Working on the design of the course has brought a lot of things together for me. I’m convinced there’s a need for what you might call procurement support for digital in government, which is just another exploration of summing up issues like “updating a social service program”, “buying some software” or “doing permitting”. Suffice it to say there’s a venn diagram on my desk with many circles and many intersections.
Oh, and it was Memorial Day Weekend this past weekend, which actually meant taking most of Tuesday off and messing about on a lake with my family. Which was great!
Short ones, a medium one, and then a longer one.
Short ones first:
Remembering Source and the beautiful tension of an engine caught between eras by Natalie Clayton at PC Gamer was a beautiful read.

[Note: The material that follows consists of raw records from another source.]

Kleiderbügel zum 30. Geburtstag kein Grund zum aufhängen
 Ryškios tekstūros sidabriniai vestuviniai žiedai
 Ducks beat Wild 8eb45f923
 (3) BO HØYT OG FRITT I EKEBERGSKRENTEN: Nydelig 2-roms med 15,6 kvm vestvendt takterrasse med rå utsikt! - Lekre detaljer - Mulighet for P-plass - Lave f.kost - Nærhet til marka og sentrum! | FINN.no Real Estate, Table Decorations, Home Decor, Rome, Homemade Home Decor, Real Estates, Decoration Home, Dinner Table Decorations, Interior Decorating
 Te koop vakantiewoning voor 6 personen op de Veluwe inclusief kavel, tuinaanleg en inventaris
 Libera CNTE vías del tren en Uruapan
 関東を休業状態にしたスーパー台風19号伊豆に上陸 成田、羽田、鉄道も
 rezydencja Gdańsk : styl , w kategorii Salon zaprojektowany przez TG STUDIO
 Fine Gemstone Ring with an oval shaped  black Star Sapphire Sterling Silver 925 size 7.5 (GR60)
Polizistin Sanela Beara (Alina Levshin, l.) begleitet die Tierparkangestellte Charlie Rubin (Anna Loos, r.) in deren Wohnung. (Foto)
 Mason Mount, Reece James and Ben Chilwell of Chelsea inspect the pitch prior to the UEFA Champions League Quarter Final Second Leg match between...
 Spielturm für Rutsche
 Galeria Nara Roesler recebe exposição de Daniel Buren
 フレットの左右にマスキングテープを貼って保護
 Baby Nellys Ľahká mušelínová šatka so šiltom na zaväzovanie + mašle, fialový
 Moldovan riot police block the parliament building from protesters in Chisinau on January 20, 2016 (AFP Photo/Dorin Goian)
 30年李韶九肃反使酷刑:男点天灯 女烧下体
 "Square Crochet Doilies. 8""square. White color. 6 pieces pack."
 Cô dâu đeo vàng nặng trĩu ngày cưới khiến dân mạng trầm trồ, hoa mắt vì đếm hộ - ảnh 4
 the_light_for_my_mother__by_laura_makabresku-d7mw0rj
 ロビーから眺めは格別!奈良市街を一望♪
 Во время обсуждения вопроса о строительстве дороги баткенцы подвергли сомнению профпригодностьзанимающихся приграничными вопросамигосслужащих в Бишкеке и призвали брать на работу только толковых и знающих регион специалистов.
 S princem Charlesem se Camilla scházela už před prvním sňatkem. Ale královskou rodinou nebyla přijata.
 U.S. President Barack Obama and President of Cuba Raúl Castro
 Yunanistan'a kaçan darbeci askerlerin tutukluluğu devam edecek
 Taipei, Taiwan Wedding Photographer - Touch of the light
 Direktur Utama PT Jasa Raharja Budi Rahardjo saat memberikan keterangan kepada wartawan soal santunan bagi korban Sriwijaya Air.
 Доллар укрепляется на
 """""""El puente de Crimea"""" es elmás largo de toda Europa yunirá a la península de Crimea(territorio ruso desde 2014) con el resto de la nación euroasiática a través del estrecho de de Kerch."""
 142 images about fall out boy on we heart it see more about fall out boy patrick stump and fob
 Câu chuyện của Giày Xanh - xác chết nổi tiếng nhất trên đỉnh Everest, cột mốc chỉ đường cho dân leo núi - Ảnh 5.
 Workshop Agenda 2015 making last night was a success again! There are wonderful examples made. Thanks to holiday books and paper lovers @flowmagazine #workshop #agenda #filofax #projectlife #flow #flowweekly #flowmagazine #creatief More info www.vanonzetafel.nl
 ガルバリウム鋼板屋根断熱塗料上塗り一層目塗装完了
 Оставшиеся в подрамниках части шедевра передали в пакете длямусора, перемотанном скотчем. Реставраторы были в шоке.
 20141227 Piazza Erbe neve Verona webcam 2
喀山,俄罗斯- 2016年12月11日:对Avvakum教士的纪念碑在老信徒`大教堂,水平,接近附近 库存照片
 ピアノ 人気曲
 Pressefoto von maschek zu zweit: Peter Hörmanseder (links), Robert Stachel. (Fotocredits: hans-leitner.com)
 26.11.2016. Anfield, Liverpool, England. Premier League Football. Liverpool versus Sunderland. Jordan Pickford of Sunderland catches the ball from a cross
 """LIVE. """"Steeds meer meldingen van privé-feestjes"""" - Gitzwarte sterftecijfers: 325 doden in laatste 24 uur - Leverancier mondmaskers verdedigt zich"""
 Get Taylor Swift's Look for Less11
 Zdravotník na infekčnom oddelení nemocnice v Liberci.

Caught my attention because: just another example of technical limitations->aesthetics and nostalgia. I mean, I don’t expect “Source Engine Aesthetic” to be a thing in the way that “8 Bit Aesthetic” is a thing or “Filters As If Photographed On Film”, but even still. Just a thing and behavior to note.
Ithacus is a 1960s concept for an American SSTO VTOVL1 orbital launch vehicle, which is basically a way to have marines or whatever deployed by rockets to land anywhere on the planet within a short amount of time, nowadays most familiar to people of a certain age as something like orbital dropship shock troopers.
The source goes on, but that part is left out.